The most obvious way in which parents can help their children get onto the property ladder is to pay or loan money towards the deposit.
Another way is for them to guarantee part or all of the mortgage. Once you are in a stronger financial position you should be able to get your parents' names taken off the mortgage
Co-buying
Co-buying with a partner, friends or siblings is a way of reducing costs across the board by sharing them with others. While co-buying has become more common with rising house prices there are some important things to consider.
Firstly, all the parties to the mortgage will be jointly and severally liable. This means that if one party loses their job and can no longer make payments the other parties will have to pay the shortfall or risk the house being repossessed. Would you be able to cope if this happened?

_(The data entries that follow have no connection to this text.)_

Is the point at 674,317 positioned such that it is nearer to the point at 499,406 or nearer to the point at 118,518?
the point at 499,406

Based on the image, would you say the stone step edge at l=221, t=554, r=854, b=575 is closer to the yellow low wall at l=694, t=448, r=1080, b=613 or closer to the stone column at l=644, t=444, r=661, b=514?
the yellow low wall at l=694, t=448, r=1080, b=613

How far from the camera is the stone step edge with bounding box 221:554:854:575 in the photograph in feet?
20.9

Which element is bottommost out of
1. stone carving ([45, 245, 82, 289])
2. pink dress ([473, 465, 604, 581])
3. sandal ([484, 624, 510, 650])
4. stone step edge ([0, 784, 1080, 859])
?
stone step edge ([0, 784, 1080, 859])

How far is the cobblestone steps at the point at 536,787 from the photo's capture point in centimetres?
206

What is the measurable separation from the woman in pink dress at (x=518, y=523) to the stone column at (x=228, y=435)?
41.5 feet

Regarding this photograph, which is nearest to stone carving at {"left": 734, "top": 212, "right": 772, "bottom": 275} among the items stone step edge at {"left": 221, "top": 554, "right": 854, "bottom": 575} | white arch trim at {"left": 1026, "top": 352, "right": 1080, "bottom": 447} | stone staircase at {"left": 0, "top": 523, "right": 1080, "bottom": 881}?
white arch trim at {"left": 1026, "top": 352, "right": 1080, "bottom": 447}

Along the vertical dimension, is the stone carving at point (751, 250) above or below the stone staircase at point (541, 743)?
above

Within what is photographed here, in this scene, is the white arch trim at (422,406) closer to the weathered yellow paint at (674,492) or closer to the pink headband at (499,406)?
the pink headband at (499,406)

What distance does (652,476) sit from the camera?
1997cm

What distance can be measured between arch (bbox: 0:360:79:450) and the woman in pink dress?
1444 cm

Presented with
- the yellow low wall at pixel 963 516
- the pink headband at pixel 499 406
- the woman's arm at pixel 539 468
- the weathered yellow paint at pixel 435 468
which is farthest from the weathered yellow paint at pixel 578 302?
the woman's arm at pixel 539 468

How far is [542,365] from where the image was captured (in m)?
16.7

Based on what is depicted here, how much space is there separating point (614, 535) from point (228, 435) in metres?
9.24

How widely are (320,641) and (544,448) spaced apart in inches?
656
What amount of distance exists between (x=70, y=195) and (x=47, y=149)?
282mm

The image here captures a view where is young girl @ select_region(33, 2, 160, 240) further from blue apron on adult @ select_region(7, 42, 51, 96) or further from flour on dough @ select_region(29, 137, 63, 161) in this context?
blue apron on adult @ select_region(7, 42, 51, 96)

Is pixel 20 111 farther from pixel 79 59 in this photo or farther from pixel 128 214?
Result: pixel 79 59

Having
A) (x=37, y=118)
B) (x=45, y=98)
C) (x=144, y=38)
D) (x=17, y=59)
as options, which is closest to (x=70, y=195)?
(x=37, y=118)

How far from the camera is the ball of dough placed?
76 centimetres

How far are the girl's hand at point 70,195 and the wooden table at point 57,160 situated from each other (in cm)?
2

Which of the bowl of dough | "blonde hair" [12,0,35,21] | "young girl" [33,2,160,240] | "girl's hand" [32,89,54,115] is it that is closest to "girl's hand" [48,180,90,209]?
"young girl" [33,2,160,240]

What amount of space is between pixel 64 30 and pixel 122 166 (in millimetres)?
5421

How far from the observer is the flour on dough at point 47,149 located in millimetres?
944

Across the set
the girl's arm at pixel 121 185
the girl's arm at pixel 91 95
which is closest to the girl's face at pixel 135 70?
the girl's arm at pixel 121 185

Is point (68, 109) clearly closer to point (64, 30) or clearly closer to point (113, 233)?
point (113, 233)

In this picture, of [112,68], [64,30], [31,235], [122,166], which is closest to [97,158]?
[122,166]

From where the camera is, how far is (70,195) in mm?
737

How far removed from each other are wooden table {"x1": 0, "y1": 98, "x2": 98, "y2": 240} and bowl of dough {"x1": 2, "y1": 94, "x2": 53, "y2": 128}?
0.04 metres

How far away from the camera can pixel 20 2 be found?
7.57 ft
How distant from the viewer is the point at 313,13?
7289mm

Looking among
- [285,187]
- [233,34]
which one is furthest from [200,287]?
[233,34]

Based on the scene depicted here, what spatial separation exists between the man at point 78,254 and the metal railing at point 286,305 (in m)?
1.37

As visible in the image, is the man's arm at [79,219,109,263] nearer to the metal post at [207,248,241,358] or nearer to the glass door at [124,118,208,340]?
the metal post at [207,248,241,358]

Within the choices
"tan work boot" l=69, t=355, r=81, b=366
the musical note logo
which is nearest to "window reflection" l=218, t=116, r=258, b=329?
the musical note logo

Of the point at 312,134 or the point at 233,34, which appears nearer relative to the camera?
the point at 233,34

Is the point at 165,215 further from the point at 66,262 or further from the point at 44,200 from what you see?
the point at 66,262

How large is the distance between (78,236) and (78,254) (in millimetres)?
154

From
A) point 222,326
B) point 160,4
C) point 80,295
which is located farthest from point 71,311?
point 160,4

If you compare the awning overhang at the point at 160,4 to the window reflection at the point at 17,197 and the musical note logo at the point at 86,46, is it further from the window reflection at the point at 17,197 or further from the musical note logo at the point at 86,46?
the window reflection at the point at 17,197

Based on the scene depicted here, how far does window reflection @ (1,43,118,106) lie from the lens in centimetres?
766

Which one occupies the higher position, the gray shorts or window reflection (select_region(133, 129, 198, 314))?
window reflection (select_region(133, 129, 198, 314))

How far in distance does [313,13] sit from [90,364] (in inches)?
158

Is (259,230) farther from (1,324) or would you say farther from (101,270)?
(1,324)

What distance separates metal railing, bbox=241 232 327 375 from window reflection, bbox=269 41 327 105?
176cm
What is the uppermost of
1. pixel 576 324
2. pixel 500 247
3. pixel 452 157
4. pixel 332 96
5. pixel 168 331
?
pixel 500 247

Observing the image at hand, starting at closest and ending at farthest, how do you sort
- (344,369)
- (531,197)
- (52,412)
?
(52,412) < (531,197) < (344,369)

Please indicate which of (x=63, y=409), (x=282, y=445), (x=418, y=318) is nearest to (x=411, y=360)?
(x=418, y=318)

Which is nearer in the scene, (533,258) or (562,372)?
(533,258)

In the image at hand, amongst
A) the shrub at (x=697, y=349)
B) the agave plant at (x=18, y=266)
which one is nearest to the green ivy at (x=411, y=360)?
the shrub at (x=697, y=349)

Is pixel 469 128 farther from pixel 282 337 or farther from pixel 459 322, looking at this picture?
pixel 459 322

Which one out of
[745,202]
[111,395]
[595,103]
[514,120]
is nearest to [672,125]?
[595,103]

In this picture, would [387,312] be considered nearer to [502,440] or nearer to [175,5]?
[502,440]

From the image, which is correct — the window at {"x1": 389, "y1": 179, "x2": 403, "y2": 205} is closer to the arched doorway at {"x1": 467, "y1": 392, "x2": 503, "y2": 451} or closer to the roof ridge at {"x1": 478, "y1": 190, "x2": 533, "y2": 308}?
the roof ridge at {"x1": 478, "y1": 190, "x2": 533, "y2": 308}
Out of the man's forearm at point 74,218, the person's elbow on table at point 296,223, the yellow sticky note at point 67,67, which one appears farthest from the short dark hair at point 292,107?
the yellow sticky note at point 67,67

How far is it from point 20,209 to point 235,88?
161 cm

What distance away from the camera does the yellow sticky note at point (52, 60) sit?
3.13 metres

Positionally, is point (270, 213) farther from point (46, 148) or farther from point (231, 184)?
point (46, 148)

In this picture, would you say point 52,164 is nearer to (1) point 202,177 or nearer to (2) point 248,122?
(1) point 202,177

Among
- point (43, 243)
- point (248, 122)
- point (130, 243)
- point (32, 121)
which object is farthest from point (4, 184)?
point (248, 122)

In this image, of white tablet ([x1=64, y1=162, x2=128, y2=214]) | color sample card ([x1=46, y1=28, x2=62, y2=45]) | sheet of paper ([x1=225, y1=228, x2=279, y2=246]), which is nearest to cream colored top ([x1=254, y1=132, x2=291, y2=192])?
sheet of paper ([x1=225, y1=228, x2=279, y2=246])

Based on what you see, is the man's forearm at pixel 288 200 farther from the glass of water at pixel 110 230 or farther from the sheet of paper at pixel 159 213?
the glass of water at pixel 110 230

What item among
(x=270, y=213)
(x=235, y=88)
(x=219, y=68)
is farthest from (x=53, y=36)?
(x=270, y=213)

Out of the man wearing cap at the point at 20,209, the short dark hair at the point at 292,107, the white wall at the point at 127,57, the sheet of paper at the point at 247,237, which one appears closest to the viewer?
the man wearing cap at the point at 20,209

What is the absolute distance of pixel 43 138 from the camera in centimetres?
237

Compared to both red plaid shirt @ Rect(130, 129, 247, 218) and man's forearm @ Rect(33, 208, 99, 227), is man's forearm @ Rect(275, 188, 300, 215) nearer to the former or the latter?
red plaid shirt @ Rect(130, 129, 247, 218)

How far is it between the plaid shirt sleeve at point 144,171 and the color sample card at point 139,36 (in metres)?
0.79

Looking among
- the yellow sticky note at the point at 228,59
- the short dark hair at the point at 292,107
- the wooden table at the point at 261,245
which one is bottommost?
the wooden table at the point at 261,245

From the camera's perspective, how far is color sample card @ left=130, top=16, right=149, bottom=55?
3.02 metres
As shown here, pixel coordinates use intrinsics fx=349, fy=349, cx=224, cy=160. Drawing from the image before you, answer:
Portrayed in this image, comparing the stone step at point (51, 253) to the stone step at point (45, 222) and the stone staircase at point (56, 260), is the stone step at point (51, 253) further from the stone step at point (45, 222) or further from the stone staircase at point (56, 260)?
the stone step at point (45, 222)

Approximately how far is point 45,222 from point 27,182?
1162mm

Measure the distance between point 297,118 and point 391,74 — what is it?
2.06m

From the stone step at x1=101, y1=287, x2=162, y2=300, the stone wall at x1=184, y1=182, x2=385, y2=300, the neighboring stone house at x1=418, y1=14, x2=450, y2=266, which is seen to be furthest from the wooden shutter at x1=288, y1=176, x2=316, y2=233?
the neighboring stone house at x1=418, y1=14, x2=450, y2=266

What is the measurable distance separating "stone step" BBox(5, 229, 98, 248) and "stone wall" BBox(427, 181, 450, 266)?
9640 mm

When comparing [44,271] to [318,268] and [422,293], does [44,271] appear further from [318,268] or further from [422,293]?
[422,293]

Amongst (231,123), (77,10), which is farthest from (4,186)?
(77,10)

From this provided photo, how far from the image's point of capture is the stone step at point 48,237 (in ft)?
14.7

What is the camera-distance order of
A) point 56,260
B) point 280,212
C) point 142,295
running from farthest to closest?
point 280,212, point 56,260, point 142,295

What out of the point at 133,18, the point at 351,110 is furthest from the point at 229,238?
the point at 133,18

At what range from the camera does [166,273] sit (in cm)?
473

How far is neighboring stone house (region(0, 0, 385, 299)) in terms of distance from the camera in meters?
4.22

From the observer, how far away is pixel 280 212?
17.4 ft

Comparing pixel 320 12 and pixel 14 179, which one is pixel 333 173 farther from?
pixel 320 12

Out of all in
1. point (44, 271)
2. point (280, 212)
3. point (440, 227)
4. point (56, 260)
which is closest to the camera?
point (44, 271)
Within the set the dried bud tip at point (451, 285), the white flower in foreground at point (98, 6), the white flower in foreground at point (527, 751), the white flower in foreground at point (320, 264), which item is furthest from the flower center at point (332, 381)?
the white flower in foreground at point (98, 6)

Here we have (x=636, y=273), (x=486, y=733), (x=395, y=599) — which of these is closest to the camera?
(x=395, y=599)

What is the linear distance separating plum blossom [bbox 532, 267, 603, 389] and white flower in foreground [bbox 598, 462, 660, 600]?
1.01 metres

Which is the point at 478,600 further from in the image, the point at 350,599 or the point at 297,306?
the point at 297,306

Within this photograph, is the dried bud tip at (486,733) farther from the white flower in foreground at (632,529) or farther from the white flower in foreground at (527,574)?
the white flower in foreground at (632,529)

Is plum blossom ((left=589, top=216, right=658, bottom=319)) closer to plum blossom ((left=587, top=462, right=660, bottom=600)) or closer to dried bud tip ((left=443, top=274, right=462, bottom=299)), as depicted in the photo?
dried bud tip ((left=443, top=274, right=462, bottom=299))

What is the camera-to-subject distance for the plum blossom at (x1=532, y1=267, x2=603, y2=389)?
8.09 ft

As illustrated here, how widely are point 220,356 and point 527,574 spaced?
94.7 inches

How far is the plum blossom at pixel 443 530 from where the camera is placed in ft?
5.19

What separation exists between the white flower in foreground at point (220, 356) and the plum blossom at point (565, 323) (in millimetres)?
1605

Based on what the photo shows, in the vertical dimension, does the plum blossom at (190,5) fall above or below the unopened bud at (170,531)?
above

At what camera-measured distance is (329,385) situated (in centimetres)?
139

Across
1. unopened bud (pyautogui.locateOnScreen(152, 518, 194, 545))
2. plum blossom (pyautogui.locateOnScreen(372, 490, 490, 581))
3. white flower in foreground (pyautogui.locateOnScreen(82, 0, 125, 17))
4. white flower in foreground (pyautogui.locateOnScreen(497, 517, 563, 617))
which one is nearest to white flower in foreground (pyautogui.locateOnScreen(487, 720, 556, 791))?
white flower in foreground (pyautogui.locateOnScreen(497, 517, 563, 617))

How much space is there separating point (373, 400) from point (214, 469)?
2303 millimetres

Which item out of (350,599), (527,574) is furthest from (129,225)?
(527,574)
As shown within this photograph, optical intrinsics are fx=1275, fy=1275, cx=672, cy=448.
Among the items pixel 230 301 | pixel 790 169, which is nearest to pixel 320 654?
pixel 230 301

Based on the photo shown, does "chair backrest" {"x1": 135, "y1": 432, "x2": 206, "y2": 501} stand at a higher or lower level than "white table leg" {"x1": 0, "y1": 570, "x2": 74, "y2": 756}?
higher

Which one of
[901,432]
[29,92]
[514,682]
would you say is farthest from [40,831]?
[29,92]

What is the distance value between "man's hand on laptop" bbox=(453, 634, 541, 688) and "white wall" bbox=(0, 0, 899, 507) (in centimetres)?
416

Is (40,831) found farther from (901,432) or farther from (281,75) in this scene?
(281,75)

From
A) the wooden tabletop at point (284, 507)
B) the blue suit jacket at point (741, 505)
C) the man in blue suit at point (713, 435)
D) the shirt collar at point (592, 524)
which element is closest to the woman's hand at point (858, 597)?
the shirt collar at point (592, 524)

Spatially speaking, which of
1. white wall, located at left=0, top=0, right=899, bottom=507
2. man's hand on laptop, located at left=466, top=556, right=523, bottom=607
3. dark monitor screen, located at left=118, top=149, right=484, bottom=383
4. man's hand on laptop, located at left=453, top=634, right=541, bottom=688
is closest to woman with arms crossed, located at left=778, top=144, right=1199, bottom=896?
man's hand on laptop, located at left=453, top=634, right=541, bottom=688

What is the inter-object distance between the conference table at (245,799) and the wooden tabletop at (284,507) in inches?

Secondly, it is important to agree in advance how much each party will be paying both towards the deposit and the mortgage and what percentage of the property they will own as a result.
You should certainly get your solicitor to draw up a co-habitation agreement (if buying with your partner) or a joint ownership agreement (if buying with friends or family). This will be invaluable in the event of any future disputes.
Co-buying is often a stepping stone onto the property ladder so you need to consider what you will do if and when one party wants to move on. Will you sell? Will one buy the other out? Agreeing (or at least discussing) these things in advance can make them a lot easier to deal with.
New builds
Most developers are offering incentives, particularly now with the market being so slow. One solution for buyers struggling to find a deposit is to find a developer who will "gift you" the deposit.
This is when, rather than simply giving you a discount, the developer keeps the price the same but pays the deposit for you. For this to work the lender will have to be happy that the price of the property, including the deposit, is an accurate reflection of its market value.
Silly offers
In a depressed market don't be afraid to make silly offers. When houses have been on the market for months with no interest you never know how desperate the seller might be.
Before making any offers though, make sure you do a proper job of valuing the property you are interested in. See our separate "Guide to Buying" for more details on why this is important and how to do it.
Auctions
Jumping straight in with an auction for your first property might seem ambitious, but it's becoming a more and more common way for people to buy.
With so many repossessions as a result of the credit crunch and recession there are many properties being sold at auction to choose from.
If you do buy at auction you need to be in a position to complete quickly — usually within a month. Bear in mind also that if the hammer goes down and you are the successful bidder then you have entered into a legally binding contract. Make sure you do your homework first!
Lodgers
A great way to offset the cost of servicing a mortgage is to have a lodger. Under the HMRC "rent a room" scheme you can receive the first £4,250 of rent tax free. See the HMRC website for details.